(Stored items from a collection)
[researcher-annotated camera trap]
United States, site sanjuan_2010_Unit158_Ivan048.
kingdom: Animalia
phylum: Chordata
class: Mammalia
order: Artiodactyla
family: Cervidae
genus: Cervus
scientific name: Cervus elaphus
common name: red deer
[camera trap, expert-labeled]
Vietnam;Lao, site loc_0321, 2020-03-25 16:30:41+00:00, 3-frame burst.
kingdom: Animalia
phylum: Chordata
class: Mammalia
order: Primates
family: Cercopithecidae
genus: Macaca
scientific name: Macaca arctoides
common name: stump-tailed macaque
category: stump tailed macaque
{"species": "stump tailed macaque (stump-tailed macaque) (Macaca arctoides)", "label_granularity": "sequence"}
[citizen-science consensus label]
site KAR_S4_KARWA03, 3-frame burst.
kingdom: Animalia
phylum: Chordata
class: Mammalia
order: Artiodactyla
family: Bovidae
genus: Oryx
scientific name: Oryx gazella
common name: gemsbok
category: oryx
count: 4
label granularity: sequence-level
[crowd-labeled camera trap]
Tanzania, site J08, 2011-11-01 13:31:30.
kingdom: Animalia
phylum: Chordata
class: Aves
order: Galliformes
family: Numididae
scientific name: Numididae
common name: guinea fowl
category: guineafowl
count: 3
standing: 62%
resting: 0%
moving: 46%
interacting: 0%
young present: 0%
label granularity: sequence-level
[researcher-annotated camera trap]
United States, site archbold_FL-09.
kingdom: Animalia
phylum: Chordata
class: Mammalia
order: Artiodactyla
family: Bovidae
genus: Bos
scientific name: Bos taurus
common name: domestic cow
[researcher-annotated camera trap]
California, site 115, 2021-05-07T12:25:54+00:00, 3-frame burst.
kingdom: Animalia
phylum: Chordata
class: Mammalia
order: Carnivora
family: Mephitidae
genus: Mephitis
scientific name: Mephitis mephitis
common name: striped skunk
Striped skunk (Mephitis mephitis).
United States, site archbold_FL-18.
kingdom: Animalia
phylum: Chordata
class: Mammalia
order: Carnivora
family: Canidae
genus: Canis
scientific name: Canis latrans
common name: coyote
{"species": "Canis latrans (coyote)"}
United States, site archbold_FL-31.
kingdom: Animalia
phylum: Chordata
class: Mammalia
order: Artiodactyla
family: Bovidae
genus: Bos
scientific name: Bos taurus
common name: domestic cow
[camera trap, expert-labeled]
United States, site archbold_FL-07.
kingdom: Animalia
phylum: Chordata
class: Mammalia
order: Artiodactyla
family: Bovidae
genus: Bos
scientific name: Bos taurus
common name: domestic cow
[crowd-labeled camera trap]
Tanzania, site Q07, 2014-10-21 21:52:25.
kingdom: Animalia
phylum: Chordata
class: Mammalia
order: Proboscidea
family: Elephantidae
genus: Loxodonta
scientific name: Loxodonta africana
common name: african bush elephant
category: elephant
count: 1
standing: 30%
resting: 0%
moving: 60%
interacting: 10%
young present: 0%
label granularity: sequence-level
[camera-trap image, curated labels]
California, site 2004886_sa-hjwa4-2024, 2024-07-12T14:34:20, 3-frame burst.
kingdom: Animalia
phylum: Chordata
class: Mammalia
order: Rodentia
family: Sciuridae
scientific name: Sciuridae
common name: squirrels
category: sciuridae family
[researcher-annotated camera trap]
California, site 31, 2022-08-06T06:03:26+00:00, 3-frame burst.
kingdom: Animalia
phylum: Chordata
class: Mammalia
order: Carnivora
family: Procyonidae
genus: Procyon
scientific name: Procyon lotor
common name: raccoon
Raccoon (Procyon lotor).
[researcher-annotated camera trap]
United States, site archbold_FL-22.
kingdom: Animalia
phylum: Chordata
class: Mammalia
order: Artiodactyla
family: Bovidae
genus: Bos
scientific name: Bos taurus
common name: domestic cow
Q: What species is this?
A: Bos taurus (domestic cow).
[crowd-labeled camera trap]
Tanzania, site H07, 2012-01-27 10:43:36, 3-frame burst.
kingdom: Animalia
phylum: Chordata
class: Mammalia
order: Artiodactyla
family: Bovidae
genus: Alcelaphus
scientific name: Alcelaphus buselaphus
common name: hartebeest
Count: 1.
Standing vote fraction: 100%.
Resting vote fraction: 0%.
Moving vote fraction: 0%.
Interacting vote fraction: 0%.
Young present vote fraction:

▸ What you need to do
Report the number of lines in the records above that include "arctoides", leaving out any other words.

▸ Response area
2